I can see a couple of problems with growing strawberries in a “table”. First, strawberry roots should be fanned out at planting, and this could be difficult to do if you have restricted access to the medium. Secondly, the bag would need holes punched along the underside to prevent the mix becoming waterlogged. Poor drainage will weaken the plants. Also, you would have to slash the bag open when runners start to form if you wanted to increase the number of plants. Strawberry plants should be replaced every two or three years.

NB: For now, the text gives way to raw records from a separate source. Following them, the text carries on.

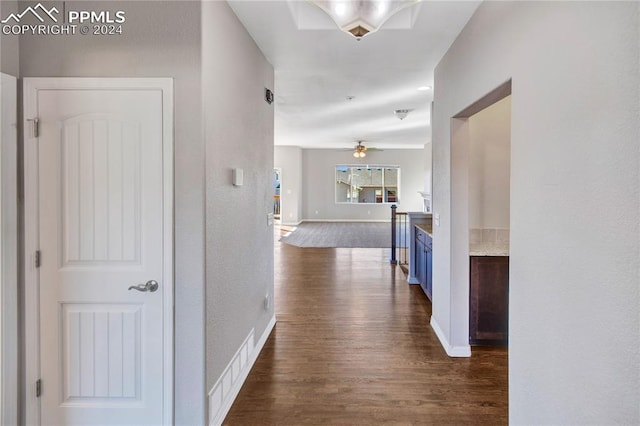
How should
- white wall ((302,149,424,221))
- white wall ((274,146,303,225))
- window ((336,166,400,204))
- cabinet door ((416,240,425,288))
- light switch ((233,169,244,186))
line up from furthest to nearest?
window ((336,166,400,204)), white wall ((302,149,424,221)), white wall ((274,146,303,225)), cabinet door ((416,240,425,288)), light switch ((233,169,244,186))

If you would like to try this form of strawberry cultivation, avoid using a potting mix that contains a lot of mushroom compost as this is usually heavily limed and strawberries prefer a slightly acid medium. Debco make a certified-organic potting mix that would be suitable for this type of project. It is available from Bunnings stores. Unless conditions are cool, position the “table” where it gets any direct sun early in the day, rather than afternoon, and pack straw around the plants and the bag, if you feel the mix is getting too warm. However, I think growing strawberries in hanging baskets would be easier in warm conditions if lack of space were a problem – and the fruit would be safe from snails and slugs.

Seaweed in the garden

Over the past week, I’ve been giving both my vege patch and the some of my decorative garden a drink of seaweed tea. Seaweed extract is an excellent supplementary fertiliser. Although it doesn’t contain large amounts of most of the major elements required by plants, it contains a full range of trace elements that are essential in small quantities for healthy plant growth. I apply it when the Moon is waxing, as the increased sap flow during this period ensures quick absorption.

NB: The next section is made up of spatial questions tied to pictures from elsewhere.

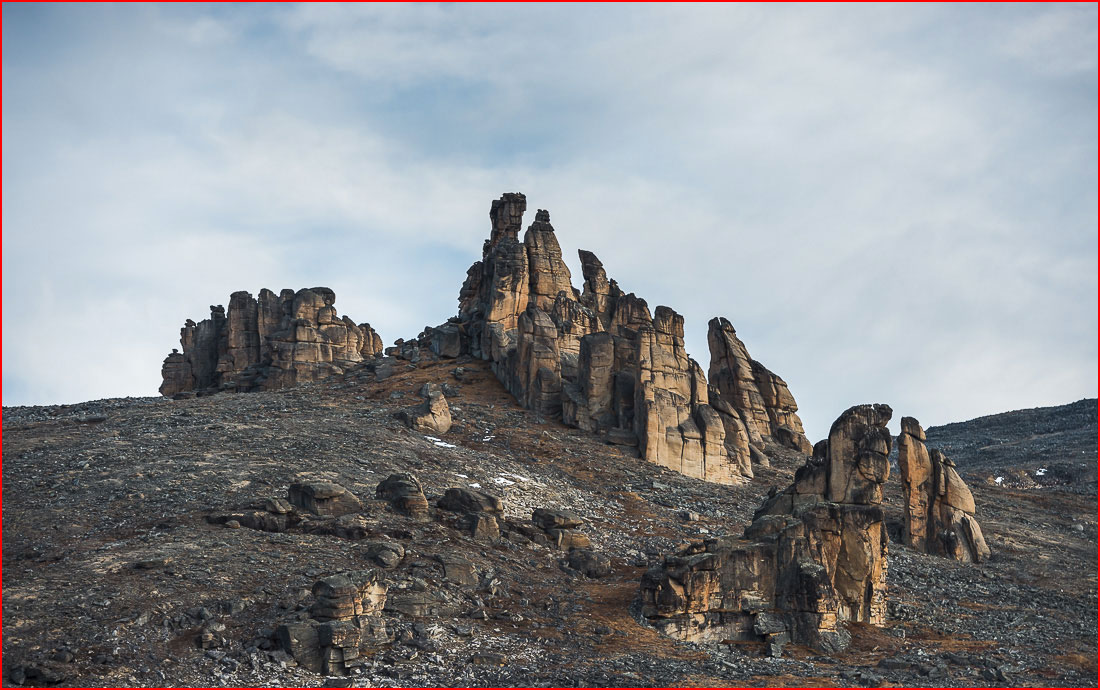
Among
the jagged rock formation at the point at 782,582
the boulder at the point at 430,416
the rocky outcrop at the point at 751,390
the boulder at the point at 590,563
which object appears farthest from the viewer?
the rocky outcrop at the point at 751,390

I often recommend seaweed extract tea to gardeners as a treatment for some plant diseases, or when pests are repeatedly attacking plants. Although it is not registered for pest control, the elements in seaweed boost a plant’s immune system and allow it to produce the pheromones that deter pests, making the plant naturally more resistant to a range of diseases and pests. Seaweed also contains a good supply of potassium to strengthen cell walls. Strong cell walls allow plants to resist the effects of drought, frost and saline soils. Seaweed compounds reduce transplant shock, and a drink of seaweed tea before transplanting seedlings, shrubs and trees will assist fast recovery. Other compounds in seaweed, called alginates, are excellent at stimulating the composting process, so the compost heap will also benefit from a drink of seaweed tea.
We use a certified-organic seaweed extract because it is guaranteed not to contain the heavy metals or industrial toxins that can contaminate seaweed collected from beaches. Acadian and Natrakelp are both reliable brands of seaweed extract. It is quite economical to use as the solution is diluted to weak black tea strength for application, hence the name seaweed tea. However, overuse of seaweed in the garden can be counter-productive. Too much potassium in soil prevents plants absorbing magnesium and calcium. But, used in moderation, seaweed is marvellous.